Private Pablo Escobar, Comuna 13 and Pueblito Paisa
This private tour offers you great insight into not only the life and criminal past of Pablo Escobar, but also takes you to Pueblito Paisa. This tourist village is a recreation of a traditional Antioquian Village and gives visitors a feel for what Colombia was like during the colonial era. You’ll also explore Comuna 13 and have time to enjoy its vibrant colors, rap music, and street food.
There’s also a visit to the house where Pablo Escobar died where your guide will weigh in on the debate about whether Escobar was in fact killed by the authorities, or whether he shot himself while being pursued, following through on his infamous promise that he would “rather have a grave in Colombia than a jail cell in the U.S.”
The final stop on your tour will be a visit to the cemetery where Escobar and other members of his family were buried.

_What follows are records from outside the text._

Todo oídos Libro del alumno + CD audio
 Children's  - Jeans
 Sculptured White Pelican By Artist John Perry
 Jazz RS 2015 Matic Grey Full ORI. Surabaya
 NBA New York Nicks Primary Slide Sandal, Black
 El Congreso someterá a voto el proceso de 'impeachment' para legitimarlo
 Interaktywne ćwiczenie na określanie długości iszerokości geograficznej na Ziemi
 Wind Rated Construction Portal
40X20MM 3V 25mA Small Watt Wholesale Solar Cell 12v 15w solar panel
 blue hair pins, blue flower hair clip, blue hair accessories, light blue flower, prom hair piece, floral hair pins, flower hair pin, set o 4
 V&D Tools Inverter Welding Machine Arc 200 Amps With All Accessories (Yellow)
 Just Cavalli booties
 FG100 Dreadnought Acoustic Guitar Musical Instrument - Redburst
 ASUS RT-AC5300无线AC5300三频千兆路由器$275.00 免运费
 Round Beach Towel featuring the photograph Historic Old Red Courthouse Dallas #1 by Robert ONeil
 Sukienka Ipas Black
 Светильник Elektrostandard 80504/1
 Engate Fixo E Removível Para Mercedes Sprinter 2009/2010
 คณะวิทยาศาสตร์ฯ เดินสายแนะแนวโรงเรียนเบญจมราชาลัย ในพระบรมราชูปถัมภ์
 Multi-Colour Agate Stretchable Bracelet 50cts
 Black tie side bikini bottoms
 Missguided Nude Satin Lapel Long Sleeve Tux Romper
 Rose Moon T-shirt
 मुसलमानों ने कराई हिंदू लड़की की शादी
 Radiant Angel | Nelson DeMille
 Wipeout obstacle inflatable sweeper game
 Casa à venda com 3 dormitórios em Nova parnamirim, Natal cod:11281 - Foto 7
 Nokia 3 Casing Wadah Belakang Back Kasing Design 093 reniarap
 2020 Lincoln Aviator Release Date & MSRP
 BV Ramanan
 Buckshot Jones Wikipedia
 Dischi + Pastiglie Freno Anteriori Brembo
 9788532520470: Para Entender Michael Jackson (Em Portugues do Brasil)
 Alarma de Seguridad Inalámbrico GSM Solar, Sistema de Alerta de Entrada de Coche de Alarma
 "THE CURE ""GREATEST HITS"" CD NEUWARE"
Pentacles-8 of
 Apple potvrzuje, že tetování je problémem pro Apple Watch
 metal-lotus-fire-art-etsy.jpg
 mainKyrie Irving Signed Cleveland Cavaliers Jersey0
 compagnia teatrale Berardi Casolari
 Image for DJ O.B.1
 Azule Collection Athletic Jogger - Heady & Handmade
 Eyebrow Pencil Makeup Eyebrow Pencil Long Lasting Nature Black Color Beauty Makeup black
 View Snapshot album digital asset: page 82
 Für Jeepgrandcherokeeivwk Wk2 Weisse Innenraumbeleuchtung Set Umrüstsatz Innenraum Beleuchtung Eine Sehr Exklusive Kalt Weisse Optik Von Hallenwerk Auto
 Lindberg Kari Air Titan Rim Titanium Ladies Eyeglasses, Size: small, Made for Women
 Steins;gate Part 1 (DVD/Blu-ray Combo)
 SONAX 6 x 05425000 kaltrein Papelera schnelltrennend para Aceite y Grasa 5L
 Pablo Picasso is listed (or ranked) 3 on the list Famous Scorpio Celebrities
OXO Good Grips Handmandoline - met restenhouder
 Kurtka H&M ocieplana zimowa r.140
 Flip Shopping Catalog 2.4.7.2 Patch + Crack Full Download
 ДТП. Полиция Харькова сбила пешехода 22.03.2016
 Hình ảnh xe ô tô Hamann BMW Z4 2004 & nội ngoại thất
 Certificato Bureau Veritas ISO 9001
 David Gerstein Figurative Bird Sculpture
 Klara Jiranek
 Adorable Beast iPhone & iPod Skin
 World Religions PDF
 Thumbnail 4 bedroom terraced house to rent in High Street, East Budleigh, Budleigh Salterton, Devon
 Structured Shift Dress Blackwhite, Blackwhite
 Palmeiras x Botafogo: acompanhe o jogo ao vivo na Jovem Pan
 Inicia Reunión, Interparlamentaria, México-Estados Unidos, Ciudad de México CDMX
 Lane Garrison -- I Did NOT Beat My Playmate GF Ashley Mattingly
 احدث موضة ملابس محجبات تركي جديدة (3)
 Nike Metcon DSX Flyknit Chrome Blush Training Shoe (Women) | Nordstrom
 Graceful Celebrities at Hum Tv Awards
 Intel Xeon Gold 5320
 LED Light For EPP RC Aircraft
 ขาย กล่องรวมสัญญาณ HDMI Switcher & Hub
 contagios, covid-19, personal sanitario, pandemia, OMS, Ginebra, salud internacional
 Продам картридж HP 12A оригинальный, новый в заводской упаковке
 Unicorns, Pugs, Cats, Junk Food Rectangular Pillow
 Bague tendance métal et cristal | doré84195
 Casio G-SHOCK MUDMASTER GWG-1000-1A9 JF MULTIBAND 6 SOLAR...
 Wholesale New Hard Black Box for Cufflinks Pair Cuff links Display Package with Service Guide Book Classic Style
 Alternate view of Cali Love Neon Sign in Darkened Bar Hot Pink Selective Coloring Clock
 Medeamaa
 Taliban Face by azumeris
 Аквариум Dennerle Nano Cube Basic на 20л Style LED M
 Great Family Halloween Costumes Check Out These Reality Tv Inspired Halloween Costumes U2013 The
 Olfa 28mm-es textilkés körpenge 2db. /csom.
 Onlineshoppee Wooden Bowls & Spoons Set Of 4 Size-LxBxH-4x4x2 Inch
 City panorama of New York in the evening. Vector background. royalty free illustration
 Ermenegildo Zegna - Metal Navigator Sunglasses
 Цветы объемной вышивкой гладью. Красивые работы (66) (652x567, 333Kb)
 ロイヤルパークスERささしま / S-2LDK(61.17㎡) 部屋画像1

You’ll also see the grave of Griselda Blanco, or “the Godmother” of the Colombian drug trade, who is simultaneously rumored to have been Pablo Escobar’s original mentor, occasional lover, and deadly rival.
We always think that the best thing about private tours like this one is that you have the opportunity to customize your itinerary and ask lots of questions, so if you’re interested in Pablo Escobar and his reign over Medellin, then this would be a really fascinating way to spend a day in the city.
The tour lasts for 5 hours and the price gets slightly cheaper per person depending on how large your group is. It would cost $115 USD each for two people, $105 USD for 3-5 people, or $98 USD each for a group of 6 or more. The price also includes pickup from pretty much any hotel, hostel, or AirBnb in Poblado or Laureles. This private tour can be booked online with Viator so you can use the reserve now, pay later option.
Medellin’s Urban Transformation Tour with Comuna 13 and Metrocable
We think that this full-day tour is the best one to choose if you’re keen to learn about Medellin’s troubled history and incredible transformation, but are nervous about exploring the city by yourself. You’ll be picked up from your hotel in a taxi and taken to the meeting point, where your guide will help you to navigate the city’s public transport system.
In addition to exploring Comuna 13, you’ll also visit La Sierra in Comuna 8, which also began as an informal settlement for those fleeing the violence in the countryside and was ruled by a ruthless paramilitary group. Now, La Sierra is finally receiving investment in infrastructure to make it more accessible, as well as parks and green spaces.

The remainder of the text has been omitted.